Title: Computational Challenges of Next-Generation Genomics
Abstract:
Next-generation sequencing technology allows us to peer inside the cell in exquisite detailed, revealing new insights into biology, evolution, and disease that would have been impossibly expensive to find just a few years ago. The shorter read lengths and enormous volumes of data produced by NGS experiments present many computational challenges that my group is working to address. This talk will discuss three problems:
(1) mapping next-gen sequences onto the human genome and other large genomes at very high speed; (2) spliced alignment of RNA transcripts to the genome, including fusion transcripts; and (3) transcript assembly and quantitation from RNA-Seq experiments including the discovery of alternative splice variants.
We are developing new computational algorithms to solve each of these problems.
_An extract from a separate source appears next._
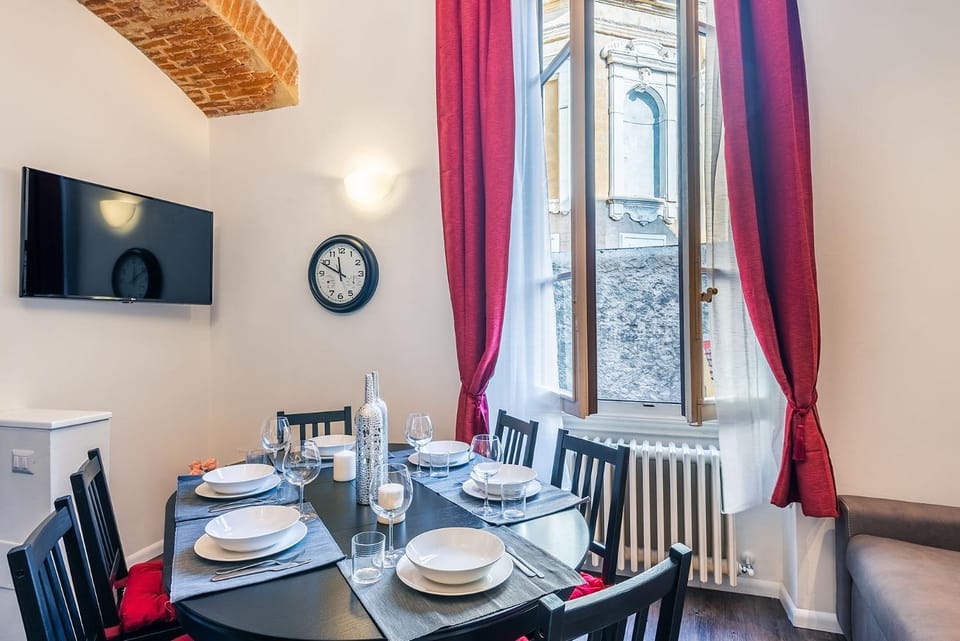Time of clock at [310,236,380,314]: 11:49
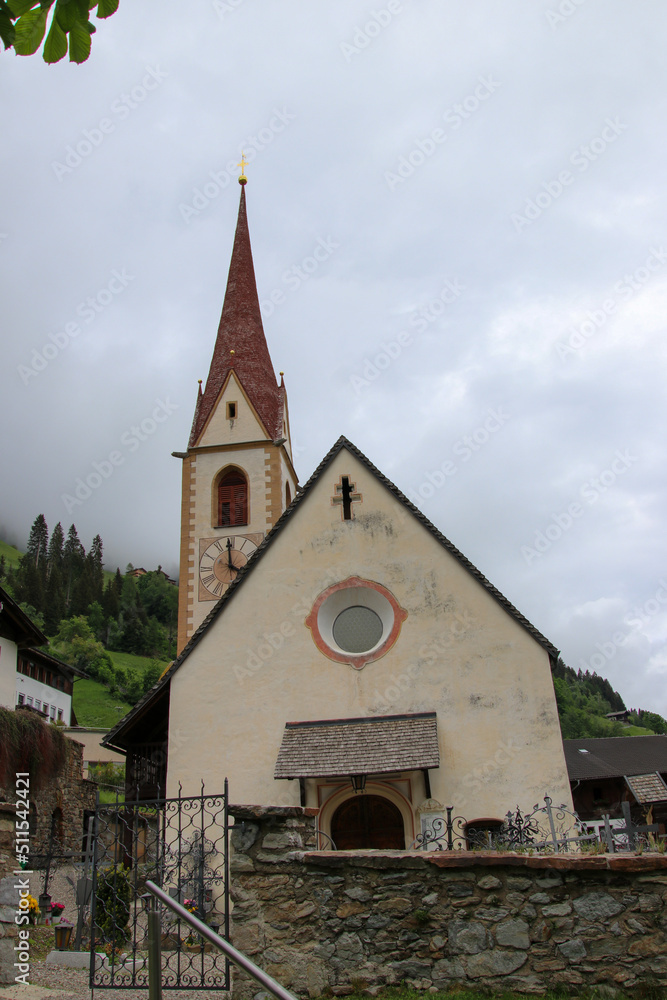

For alignment of short reads to a reference genome, our Bowtie program, using the Burrows-Wheeler transform, aligns short reads many times faster than competing systems, with very modest memory requirements [1]. To align RNA-Seq reads (transcripts) to a genome, we have developed a suite of tools including TopHat and Cufflinks [2,3], which can align across splice junctions and reconstruct full-length transcripts from short reads.
This talk will describe joint work with current and former members of my group including Ben Langmead, Cole Trapnell, Mike Schatz, Daehwan Kim, Geo Pertea, Daniela Puiu, and Ela Pertea; and with collaborators including Mihai Pop and Lior Pachter.
1. B. Langmead et al. Ultrafast and memory-efficient alignment of short DNA sequences to the human genome. Genome Biology 2009, 10:R25.
2. C. Trapnell, L. Pachter, and S.L. Salzberg. TopHat: discovering splice junctions with RNA-Seq. Bioinformatics 2009 25(9):1105-1111.
3. C. Trapnell, et al. Transcript assembly and quantification by RNA-Seq reveals unannotated transcripts and isoform switching during cell differentiation. Nature Biotechnology 28, 511-515 (2010).